Former olive plant OKd to become cannabis operation


The former Lindsay Olives plant in Lindsay has gotten the OK to operate as a cannabis cultivation and manufacturing hub. Image via Google Earth

published on March 26, 2021 – 1:49 PM
Written by Frank Lopez

The former Lindsay Olive processing plant will be home to an indoor cannabis cultivation, manufacturing and distribution operation after the Lindsay City Council voted 5-0 to approve a conditional indoor use permit for the project on March 9.

The news was first reported by the Sun Gazette newspaper in Exeter.

The 35-acre property at the corner of North Westwood Avenue and West Tulare Road is zoned as Heavy Industrial. The olive processing plant closed in 1992. After that, Tulare Frozen Foods operated there but it has been vacant since 2011.

The property owner, Eric Hanson, requested the conditional use permit. Hanson is the president of Fischer Metal Products, Inc. in Visalia. 

There are 10 existing buildings on the property, but initial cannabis-related operations will take place in a 10,000 square-foot space dubbed “Building C.”

Existing offices inside “Building C” will be used for non-cultivation business activities.

The project will operate from 5 a.m. to 10 p.m., according to a city staff report.

At the March 9 meeting, Hanson said the initial phase of operations will take about 20 employees. More could be hired as revenue grows.
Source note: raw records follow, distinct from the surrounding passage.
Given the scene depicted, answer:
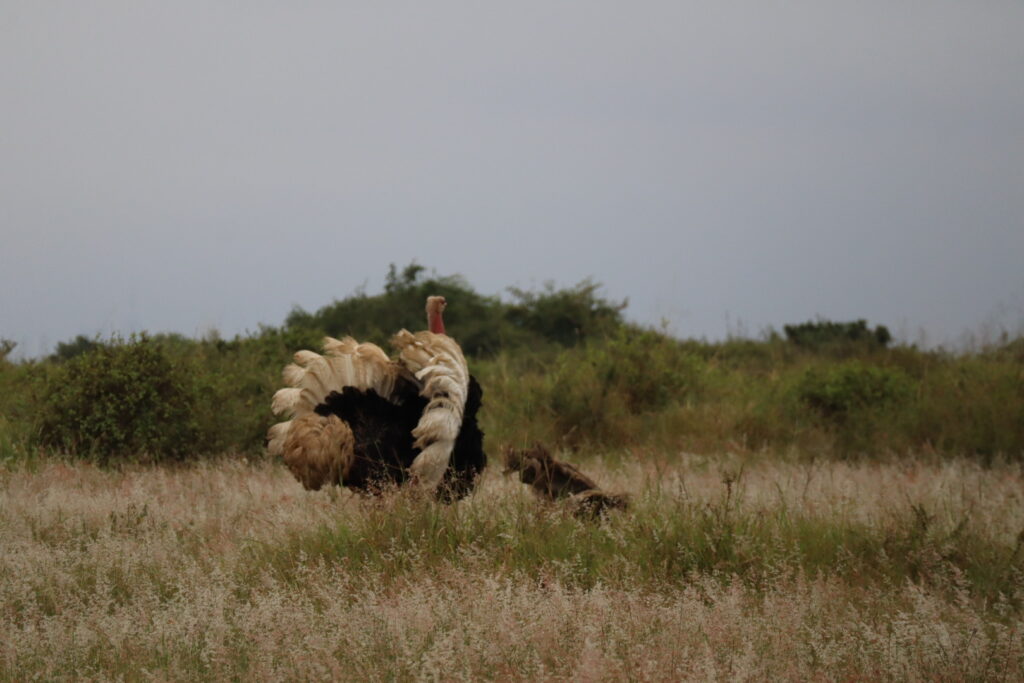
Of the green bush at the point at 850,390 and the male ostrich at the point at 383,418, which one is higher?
the male ostrich at the point at 383,418

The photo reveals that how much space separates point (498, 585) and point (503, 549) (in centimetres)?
84

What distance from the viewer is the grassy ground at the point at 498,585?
13.9 ft

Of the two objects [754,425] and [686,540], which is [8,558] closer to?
[686,540]

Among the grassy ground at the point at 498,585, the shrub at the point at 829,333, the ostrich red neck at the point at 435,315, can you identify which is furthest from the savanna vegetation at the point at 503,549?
the shrub at the point at 829,333

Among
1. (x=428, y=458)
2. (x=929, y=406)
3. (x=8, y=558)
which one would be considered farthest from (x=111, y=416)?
(x=929, y=406)

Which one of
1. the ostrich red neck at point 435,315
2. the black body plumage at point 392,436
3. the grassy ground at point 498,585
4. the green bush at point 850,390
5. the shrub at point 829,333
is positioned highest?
the ostrich red neck at point 435,315

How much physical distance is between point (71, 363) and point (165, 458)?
1.30 meters

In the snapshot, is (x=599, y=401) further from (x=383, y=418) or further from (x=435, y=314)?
(x=383, y=418)

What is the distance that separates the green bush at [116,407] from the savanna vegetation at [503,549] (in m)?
0.02

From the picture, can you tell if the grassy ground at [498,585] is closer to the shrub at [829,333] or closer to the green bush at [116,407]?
the green bush at [116,407]

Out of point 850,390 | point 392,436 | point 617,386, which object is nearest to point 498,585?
point 392,436

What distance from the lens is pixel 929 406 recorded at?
12.3 m

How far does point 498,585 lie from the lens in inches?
196

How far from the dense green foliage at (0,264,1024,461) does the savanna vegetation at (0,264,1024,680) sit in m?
0.04
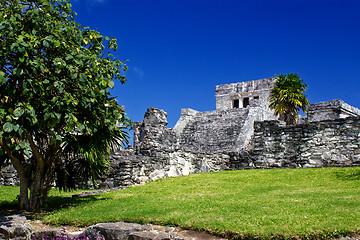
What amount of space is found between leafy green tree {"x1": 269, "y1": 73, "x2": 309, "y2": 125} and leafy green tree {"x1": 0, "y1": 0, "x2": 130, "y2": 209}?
17132 mm

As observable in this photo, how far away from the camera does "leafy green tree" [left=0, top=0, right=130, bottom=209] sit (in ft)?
22.4

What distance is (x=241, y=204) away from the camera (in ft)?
23.6

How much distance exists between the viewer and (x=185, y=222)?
6156 millimetres

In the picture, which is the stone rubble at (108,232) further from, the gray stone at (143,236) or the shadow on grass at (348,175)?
the shadow on grass at (348,175)

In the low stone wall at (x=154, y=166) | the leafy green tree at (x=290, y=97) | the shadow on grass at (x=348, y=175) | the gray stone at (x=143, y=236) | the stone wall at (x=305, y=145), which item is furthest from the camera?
the leafy green tree at (x=290, y=97)

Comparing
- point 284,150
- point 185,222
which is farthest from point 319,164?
point 185,222

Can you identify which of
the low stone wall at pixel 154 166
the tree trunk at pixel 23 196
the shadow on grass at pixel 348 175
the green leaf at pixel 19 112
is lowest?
the tree trunk at pixel 23 196

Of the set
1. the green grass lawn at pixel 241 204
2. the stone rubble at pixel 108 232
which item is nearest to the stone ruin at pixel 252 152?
the green grass lawn at pixel 241 204

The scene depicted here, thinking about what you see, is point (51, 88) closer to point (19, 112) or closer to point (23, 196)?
point (19, 112)

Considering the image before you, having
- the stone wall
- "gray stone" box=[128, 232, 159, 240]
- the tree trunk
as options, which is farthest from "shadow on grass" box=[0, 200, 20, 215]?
the stone wall

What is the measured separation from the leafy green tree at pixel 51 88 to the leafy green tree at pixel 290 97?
17.1 m

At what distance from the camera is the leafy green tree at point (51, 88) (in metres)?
6.83

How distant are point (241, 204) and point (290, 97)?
18032mm

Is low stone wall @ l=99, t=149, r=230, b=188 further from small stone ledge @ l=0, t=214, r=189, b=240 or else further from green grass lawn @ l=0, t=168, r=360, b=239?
small stone ledge @ l=0, t=214, r=189, b=240
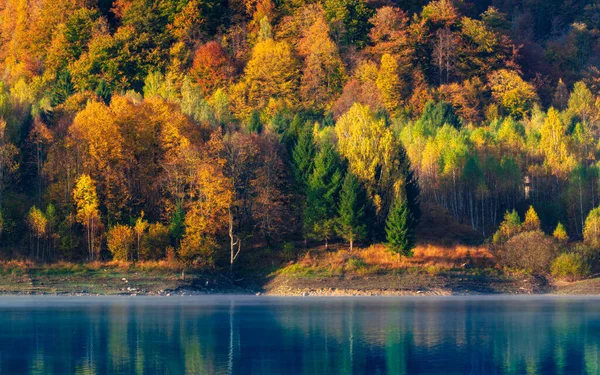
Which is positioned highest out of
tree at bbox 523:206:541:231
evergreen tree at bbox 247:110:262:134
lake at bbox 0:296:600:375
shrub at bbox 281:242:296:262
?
evergreen tree at bbox 247:110:262:134

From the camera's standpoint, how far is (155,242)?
8225 cm

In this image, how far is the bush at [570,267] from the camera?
82438 millimetres

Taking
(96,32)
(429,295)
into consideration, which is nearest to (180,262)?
(429,295)

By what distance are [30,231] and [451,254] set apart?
111 feet

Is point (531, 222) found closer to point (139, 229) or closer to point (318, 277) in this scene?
point (318, 277)

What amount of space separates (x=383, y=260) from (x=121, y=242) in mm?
20813

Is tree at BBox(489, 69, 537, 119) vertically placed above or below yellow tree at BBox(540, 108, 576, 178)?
above

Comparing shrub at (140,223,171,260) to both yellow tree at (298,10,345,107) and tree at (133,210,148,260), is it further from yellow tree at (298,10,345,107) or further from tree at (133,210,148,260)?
yellow tree at (298,10,345,107)

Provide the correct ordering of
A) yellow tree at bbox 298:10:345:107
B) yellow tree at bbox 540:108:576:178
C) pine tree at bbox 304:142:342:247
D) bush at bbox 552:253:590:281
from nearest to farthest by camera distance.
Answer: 1. bush at bbox 552:253:590:281
2. pine tree at bbox 304:142:342:247
3. yellow tree at bbox 540:108:576:178
4. yellow tree at bbox 298:10:345:107

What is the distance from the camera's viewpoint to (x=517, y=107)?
431 ft

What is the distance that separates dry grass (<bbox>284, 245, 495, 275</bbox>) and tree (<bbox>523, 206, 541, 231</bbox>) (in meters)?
5.09

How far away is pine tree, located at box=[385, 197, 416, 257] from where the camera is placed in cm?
8275

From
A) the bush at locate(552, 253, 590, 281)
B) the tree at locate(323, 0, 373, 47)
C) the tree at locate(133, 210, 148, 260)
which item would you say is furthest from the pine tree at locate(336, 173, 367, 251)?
the tree at locate(323, 0, 373, 47)

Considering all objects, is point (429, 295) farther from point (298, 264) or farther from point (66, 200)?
point (66, 200)
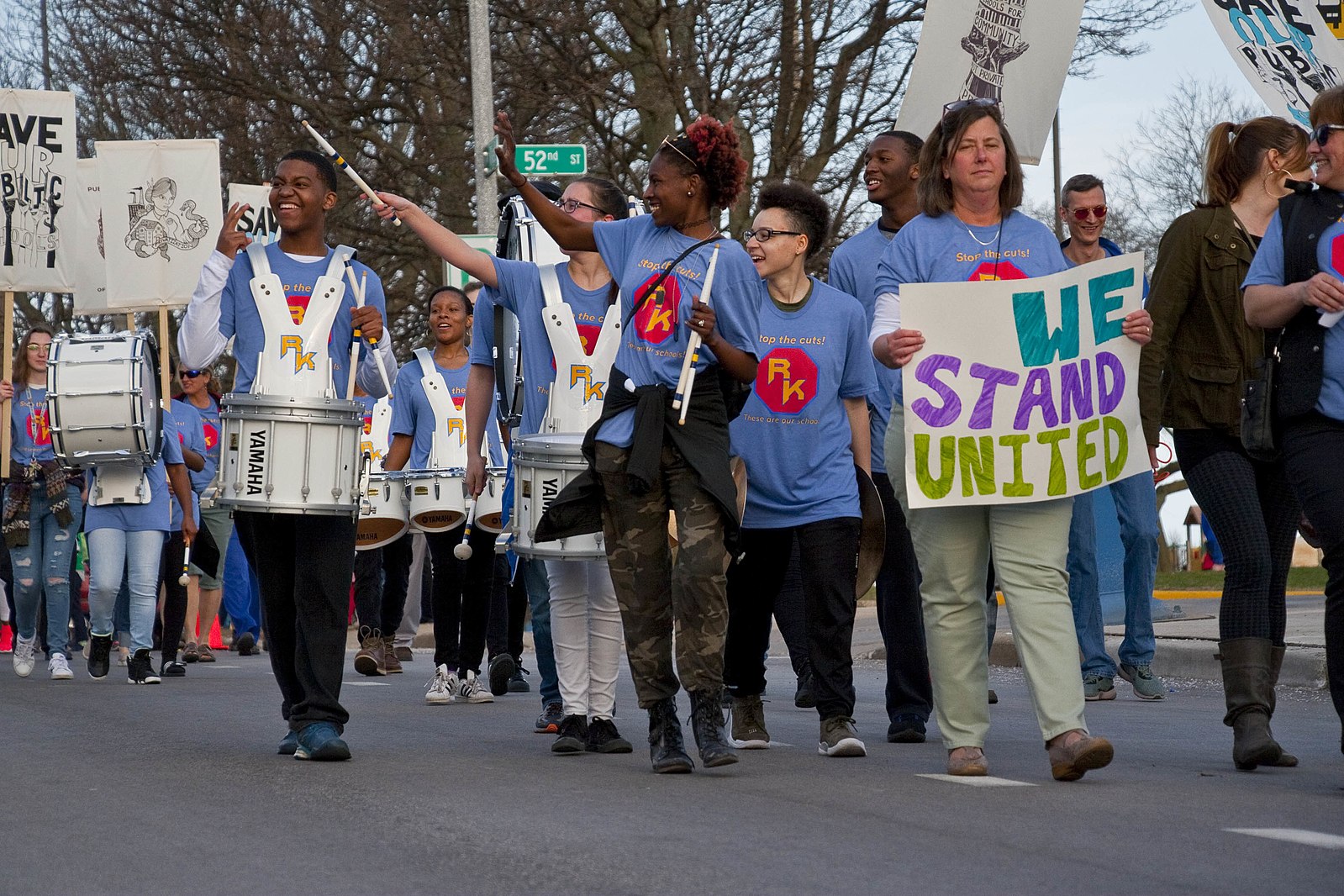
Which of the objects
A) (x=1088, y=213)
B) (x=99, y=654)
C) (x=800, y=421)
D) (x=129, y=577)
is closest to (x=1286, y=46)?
(x=1088, y=213)

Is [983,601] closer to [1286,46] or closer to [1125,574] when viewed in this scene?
[1125,574]

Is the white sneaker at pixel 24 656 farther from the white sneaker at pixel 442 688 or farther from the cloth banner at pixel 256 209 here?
the cloth banner at pixel 256 209

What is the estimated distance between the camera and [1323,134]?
21.7 ft

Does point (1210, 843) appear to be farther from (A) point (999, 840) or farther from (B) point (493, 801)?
(B) point (493, 801)

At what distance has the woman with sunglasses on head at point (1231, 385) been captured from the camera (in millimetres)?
7047

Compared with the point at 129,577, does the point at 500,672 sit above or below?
below

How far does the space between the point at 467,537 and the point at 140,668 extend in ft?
11.1

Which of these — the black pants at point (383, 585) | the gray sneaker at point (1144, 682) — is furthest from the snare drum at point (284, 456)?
the black pants at point (383, 585)

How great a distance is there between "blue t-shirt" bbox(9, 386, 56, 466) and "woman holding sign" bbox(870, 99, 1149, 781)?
28.4 ft

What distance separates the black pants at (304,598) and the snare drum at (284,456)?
11cm

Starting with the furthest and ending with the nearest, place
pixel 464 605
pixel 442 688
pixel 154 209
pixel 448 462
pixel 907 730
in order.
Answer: pixel 154 209 < pixel 448 462 < pixel 464 605 < pixel 442 688 < pixel 907 730

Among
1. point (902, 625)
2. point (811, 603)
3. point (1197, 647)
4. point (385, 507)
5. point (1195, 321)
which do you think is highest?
point (1195, 321)

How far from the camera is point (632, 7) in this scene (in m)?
23.5

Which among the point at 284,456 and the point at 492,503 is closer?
the point at 284,456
Hanson said that the other buildings could also be utilized by other companies for cannabis cultivation, manufacturing and distribution if there is interest, or to expand his own operations.

However, different licenses from the state are required with cannabis operations that cover more than 22,000 square feet.

“This is our first step because we have to get the license,” Hanson said at the city council meeting. “Right now there is a long wait to get the license through the state so that’s why we need to get this started.”  

Lindsay City Council Member Hipolito Angel Cerros said that the cannabis project would be a good business booster for the area.

“I think this a great idea,” Cerros said at the meeting. “Expanding to other businesses and occupying those other buildings — I motion to approve.”